▶ **ENTRIES SHOWN**:
###

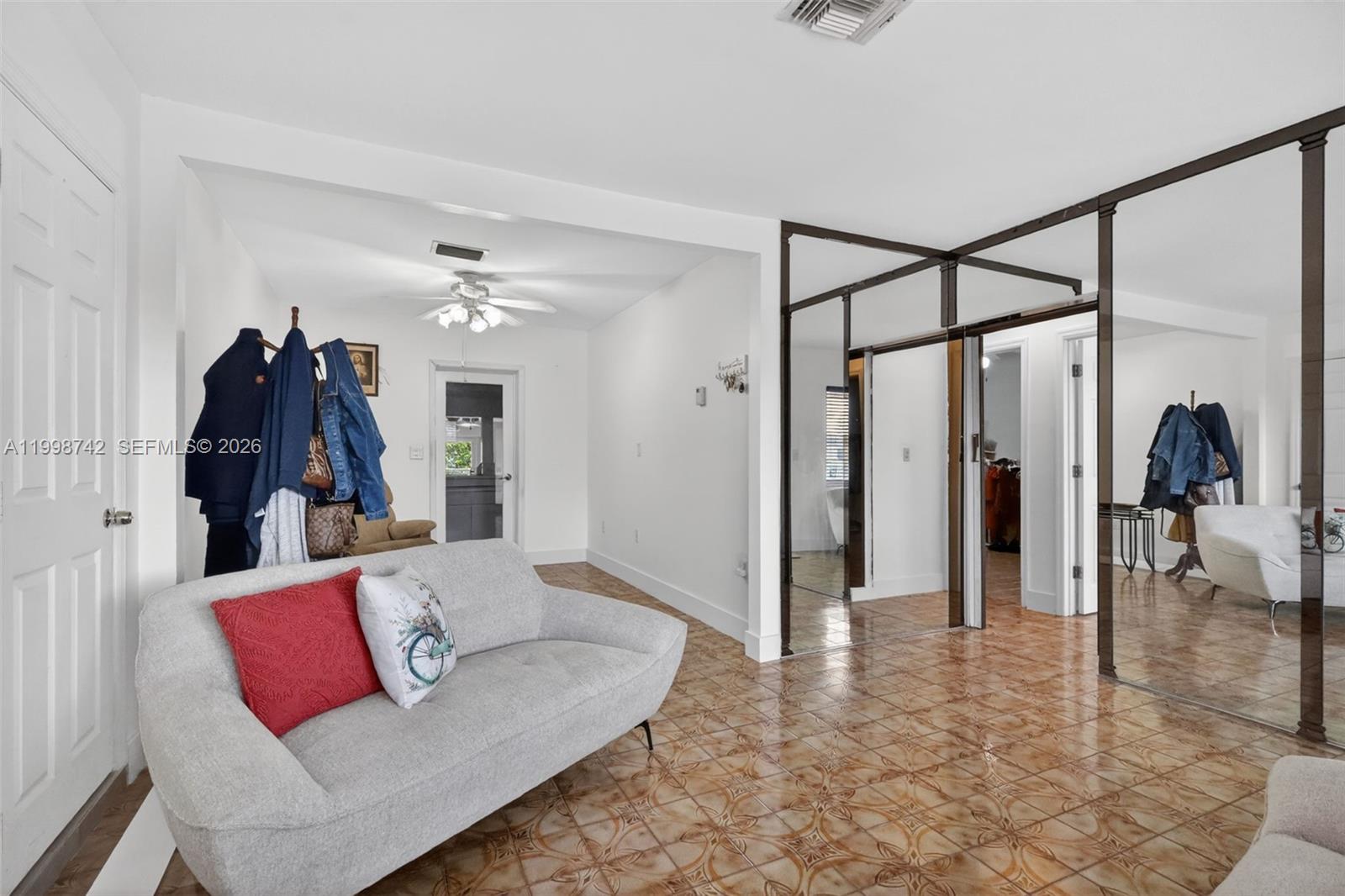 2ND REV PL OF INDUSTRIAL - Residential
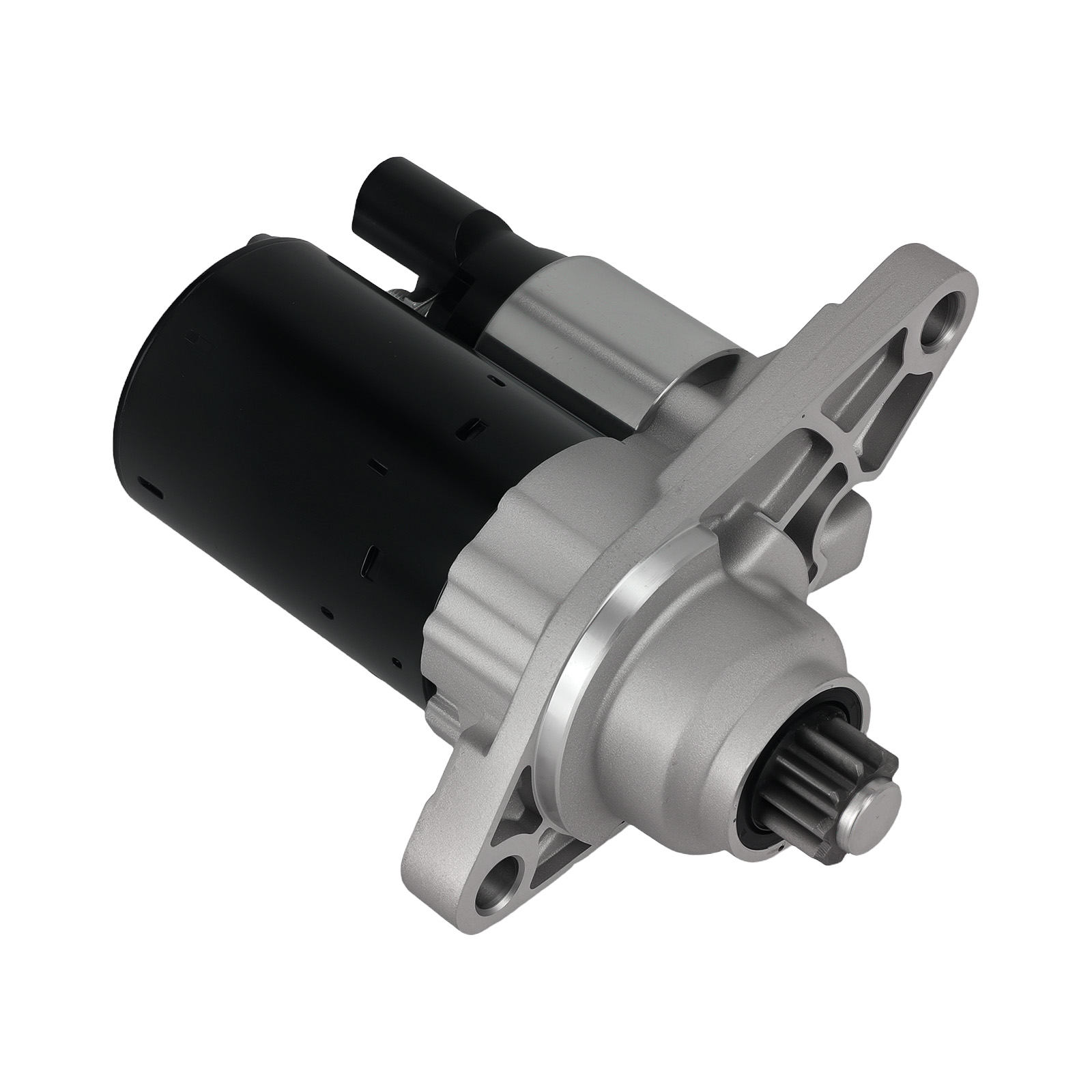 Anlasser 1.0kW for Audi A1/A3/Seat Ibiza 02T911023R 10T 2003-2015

###

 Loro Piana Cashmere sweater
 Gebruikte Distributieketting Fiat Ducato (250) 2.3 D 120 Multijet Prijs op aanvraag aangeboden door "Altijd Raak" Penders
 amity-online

###

▶ **EXERCISE DESCRIPTION**: Starting at the line with "2ND REV PL OF INDUSTRIAL - Residential" in the entries above, write out every line exactly until the line with "Anlasser 1.0kW for" has been written. Include no pictures and nothing more.

▶ **PROBLEM SOLUTION**:
 2ND REV PL OF INDUSTRIAL - Residential
 Anlasser 1.0kW for Audi A1/A3/Seat Ibiza 02T911023R 10T 2003-2015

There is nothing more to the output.